**抜粋:**
* * * * *

ヨシュア殺害中、公邸の部屋で待機していたプトリ(警察の再現アニメより)### 第7話 事件はこうして起こった! 殺人をアニメで再現

世間の注目の中、捜査はクライマックスを迎えた。8月30日、警察による「事件の再現」が行われたのだ。これは、容疑者自身も参加して、現場で「どのように犯行が行われたか」という再現をするというもの。被害者らさまざまな役を演じる警官、記録係、容疑者の弁護人や国家人権委委員らで現場はごった返す。機動隊による厳重な警戒の中、オレンジ色の「拘留者」服で手錠を着けたサンボらが姿を見せた。まだ取り調べの完了していないプトリは、無罪を主張するかのような白い服。

プトリに対するヨシュアの暴行があったとされる中部ジャワ・マグランの私邸を模した場所、ジャカルタの私邸と公邸で、「再現」が行われた。その中で大きく証言が食い違ったのは、「誰がヨシュアを銃撃したか」という点だ。E二等巡査は「自分以外にサンボも撃った」と主張し、サンボは「壁に向けて撃っただけで、ヨシュアには発砲していない」と主張した。

「事件再現」の様子はライブストリーミングされ、チャット欄にはものすごい勢いで視聴者のコメントが書き込まれた。「#警察は信じない(ハッシュタグ付き)」「サンボは死刑に値する」「銃殺刑だ」といった辛辣なコメントも並んだ。「このシネトロン(テレビドラマ=安っぽいドラマのこと)には、もううんざり」「チピナン・ファッションショーだ(チピナンは刑務所。若者のアイデンティティー発信の場「チタヤム・ファッションウイーク」に掛けた言葉)」というコメントもあった。

警察が発表した、「ヨシュア銃撃事件」の再現アニメはこちら。

【アニメに出て来る略語】
FS=サンボ
PC=プトリ(サンボの妻)
Y=ヨシュア(被害者)
RE=リチャード・エリエゼール(E二等巡査)
RR=リッキー・リザル曹長
KM=クアット・マルフ(運転手)
Yogi=ヨギ(サンボの運転手)
AR=ロメル先行曹長(サンボの副官)

Saguling=ジャカルタ・サグリンにあるサンボ私邸
D Tiga=ジャカルタ・ドゥレンティガにあるサンボ公邸

【出来事】
午後5時6分
ヨシュアやプトリら5人は、RRの運転する車でサンボ私邸から公邸へと向かった。ヨシュアは助手席に座り、プトリは前列、そして後列にクアットとE二等巡査の2人。公邸に着いた後、プトリは部屋へ入り、E二等巡査とクアットは2階へと上がった。RRは外のガレージ付近にいた。ヨシュアは中庭へと向かい、そこで電話をしていた。

* * * * *

**出典データ:**
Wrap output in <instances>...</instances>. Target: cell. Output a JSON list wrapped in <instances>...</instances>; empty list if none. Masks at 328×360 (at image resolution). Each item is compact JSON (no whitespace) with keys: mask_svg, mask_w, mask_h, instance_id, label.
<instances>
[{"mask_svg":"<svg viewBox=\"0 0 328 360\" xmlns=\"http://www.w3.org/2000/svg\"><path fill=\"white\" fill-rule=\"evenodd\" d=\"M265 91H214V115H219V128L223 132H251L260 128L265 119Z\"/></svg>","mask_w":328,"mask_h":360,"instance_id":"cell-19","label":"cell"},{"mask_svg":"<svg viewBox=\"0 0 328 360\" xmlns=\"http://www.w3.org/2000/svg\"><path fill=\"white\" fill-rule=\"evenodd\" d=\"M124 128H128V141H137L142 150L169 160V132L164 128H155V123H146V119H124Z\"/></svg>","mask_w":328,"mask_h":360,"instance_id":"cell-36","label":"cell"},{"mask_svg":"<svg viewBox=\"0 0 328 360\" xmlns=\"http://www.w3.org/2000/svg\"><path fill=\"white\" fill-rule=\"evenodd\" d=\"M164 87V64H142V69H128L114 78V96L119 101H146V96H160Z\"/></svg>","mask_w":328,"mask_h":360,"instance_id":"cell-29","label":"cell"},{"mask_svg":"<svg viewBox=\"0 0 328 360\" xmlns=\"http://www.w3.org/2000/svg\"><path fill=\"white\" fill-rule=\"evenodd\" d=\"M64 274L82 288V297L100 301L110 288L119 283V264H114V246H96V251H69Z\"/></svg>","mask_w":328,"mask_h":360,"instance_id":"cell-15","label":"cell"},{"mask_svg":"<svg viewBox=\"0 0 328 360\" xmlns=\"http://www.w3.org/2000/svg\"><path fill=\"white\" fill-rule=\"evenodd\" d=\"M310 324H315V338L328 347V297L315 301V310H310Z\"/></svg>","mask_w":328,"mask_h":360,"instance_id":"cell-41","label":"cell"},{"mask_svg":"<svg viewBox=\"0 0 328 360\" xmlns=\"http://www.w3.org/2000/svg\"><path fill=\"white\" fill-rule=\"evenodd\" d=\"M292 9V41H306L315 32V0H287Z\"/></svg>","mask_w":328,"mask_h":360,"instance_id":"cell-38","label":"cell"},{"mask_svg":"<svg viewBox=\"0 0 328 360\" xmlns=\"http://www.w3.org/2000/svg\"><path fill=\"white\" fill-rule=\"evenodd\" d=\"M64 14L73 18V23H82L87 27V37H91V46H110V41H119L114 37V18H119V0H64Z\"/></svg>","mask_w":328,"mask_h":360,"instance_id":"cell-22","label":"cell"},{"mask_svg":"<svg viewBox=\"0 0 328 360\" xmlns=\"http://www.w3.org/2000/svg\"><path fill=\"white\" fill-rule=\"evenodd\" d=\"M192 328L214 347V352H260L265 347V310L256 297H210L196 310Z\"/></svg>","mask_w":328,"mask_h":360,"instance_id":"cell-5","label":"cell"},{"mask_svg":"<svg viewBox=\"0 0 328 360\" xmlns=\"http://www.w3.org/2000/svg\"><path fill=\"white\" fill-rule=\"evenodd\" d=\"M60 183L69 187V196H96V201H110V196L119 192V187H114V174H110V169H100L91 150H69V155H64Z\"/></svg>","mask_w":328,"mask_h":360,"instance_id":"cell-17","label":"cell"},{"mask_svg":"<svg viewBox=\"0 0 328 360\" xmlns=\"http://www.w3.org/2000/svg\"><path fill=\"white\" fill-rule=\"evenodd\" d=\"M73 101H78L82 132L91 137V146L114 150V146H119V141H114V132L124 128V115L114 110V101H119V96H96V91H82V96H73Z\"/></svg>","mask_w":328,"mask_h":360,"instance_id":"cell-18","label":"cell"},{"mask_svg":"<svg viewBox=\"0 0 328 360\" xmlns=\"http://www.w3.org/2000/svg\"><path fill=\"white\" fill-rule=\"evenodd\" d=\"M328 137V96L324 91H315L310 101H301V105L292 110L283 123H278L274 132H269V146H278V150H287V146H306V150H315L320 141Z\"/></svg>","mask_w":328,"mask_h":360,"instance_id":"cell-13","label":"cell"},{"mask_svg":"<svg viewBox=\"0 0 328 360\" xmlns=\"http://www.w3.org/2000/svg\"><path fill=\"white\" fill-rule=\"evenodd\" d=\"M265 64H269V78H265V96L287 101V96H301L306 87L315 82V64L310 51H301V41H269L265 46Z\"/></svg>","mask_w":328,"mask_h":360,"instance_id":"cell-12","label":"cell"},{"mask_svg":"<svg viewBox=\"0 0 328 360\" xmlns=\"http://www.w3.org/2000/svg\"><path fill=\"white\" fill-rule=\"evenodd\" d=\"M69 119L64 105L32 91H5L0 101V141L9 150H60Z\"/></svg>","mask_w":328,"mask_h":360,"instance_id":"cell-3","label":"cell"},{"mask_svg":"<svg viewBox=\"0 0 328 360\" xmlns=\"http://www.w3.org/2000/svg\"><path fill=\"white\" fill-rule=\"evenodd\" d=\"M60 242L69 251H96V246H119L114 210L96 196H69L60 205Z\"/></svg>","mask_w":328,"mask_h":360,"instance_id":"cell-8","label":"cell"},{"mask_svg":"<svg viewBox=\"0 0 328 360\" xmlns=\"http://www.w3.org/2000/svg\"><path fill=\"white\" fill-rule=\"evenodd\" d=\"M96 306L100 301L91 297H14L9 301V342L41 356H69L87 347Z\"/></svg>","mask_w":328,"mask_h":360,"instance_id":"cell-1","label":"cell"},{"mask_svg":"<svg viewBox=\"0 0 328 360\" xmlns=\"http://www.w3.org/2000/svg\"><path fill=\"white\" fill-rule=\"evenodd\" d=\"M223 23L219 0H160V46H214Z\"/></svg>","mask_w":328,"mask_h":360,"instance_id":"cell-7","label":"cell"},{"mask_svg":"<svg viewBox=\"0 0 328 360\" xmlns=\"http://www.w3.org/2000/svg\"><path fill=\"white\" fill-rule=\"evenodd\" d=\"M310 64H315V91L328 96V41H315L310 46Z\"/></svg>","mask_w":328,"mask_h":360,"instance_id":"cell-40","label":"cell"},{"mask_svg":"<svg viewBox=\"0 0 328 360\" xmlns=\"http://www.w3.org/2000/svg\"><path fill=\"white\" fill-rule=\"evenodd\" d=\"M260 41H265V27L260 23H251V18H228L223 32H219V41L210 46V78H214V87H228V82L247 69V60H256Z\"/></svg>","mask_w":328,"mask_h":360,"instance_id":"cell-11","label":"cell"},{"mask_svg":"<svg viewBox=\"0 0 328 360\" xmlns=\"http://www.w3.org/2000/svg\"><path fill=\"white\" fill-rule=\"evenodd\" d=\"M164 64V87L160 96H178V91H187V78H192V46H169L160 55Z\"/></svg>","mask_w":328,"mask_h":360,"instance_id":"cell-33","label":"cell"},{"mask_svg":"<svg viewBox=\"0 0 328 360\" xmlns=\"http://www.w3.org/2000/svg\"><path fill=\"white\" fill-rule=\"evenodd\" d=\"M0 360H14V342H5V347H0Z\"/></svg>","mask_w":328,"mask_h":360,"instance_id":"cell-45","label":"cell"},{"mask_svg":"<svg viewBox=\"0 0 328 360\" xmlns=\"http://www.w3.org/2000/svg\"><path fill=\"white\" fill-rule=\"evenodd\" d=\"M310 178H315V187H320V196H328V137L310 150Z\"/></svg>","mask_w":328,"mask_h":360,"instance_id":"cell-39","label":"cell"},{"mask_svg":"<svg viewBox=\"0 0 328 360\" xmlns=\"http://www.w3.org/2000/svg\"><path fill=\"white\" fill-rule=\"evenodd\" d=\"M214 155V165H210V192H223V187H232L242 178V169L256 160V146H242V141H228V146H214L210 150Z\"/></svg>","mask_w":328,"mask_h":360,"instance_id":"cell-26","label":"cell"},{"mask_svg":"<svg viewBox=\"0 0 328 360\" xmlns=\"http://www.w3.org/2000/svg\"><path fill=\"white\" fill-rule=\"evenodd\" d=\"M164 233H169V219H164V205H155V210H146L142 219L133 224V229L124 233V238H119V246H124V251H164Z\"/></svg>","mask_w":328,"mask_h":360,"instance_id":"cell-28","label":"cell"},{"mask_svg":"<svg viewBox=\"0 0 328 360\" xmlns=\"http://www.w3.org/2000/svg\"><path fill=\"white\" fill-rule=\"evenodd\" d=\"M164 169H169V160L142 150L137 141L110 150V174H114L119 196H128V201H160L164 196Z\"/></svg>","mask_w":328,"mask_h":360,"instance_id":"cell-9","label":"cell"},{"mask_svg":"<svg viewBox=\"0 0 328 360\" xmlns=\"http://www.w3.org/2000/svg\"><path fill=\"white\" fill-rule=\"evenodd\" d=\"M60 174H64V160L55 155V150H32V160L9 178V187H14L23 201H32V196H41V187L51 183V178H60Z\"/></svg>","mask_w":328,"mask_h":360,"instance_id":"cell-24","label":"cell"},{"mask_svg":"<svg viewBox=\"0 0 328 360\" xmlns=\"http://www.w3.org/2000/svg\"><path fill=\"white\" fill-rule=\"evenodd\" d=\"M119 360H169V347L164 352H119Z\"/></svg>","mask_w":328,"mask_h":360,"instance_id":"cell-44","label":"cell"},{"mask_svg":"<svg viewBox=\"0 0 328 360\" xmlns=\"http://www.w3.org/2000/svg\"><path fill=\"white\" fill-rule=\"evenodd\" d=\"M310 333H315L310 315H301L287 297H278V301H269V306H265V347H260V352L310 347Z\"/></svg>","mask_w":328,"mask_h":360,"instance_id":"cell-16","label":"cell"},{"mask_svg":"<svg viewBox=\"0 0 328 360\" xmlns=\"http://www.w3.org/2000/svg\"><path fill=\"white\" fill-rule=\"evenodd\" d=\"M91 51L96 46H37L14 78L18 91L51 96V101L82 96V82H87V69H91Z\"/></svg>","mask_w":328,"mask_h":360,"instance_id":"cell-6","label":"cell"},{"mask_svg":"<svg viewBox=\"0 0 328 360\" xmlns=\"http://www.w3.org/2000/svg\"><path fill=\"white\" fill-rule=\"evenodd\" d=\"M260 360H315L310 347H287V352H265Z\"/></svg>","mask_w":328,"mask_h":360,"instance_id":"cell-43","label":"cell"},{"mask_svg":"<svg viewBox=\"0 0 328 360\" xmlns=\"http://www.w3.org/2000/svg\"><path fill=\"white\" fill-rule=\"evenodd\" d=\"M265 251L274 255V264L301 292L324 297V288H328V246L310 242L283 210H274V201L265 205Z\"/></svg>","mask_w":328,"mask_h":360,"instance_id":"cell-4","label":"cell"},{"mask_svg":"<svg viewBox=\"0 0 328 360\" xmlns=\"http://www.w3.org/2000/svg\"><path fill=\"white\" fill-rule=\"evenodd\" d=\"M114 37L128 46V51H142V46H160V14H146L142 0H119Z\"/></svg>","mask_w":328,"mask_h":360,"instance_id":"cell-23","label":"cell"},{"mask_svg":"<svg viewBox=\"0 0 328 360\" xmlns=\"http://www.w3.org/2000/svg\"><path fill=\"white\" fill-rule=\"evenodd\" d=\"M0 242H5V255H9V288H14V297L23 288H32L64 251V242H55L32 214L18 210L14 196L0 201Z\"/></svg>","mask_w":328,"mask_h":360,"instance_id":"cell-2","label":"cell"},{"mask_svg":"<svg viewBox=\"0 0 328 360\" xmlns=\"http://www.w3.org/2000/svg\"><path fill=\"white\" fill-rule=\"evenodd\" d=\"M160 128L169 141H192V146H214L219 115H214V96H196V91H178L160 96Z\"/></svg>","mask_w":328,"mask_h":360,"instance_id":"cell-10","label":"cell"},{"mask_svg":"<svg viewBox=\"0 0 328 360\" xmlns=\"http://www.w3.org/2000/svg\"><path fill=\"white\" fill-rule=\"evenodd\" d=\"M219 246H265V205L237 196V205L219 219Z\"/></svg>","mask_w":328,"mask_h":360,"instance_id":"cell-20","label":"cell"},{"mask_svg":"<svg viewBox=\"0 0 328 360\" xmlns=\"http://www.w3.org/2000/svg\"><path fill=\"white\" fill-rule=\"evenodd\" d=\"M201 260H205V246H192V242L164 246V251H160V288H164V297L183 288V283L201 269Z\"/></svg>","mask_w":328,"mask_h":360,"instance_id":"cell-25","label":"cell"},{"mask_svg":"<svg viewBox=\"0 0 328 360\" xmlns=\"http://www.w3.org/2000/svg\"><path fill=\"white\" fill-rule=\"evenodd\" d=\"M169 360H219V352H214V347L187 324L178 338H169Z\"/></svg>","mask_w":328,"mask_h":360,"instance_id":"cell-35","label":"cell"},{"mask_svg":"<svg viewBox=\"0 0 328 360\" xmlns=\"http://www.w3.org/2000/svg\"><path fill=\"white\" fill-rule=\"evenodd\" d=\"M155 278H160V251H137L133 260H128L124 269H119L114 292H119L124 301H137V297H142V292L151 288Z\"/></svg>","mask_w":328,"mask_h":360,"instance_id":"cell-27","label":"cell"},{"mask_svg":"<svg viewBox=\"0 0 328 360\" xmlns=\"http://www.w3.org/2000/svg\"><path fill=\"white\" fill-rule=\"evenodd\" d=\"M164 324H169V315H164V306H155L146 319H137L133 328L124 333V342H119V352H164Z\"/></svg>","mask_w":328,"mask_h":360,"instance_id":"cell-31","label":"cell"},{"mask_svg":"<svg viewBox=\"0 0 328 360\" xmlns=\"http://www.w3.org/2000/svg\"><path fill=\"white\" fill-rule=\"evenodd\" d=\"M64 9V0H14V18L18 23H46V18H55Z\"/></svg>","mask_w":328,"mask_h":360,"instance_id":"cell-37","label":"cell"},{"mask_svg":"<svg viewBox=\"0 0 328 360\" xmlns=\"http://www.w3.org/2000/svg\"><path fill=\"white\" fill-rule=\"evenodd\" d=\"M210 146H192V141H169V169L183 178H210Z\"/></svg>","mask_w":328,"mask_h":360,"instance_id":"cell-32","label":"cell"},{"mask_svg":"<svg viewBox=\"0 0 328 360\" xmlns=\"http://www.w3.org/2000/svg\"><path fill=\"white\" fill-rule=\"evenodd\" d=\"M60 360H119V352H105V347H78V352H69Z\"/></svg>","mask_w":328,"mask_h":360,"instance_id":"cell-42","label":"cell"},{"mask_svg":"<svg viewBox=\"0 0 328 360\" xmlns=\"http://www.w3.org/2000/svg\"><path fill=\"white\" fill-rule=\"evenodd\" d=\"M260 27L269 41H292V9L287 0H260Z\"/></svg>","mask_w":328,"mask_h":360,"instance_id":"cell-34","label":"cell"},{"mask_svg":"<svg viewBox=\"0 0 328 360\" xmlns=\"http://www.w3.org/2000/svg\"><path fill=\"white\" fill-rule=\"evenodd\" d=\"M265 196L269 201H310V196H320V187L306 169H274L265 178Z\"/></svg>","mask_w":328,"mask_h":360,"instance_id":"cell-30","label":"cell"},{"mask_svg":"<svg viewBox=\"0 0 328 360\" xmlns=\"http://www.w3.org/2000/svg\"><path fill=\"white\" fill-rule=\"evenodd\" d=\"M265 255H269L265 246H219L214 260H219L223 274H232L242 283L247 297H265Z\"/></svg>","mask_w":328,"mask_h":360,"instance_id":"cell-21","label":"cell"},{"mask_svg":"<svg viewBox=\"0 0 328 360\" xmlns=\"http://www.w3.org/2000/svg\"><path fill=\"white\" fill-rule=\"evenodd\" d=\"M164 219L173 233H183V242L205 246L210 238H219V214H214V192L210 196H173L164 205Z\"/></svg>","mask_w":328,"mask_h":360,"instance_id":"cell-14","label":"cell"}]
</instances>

* * * * *

抜粋を読んで、次の問いに答えてください。
1. 警察による「事件の再現」が行われたのは何月何日か。
2. 「再現」の中で、サンボは自分の発砲についてどう主張したか。
3. 公邸に着いた後、ヨシュアはどこへ向かい、何をしていたか。
このデータは抜粋の内容とは関係がありません。

1. 8月30日。
2. 壁に向けて撃っただけで、ヨシュアには発砲していないと主張した。
3. 中庭へ向かい、そこで電話をしていた。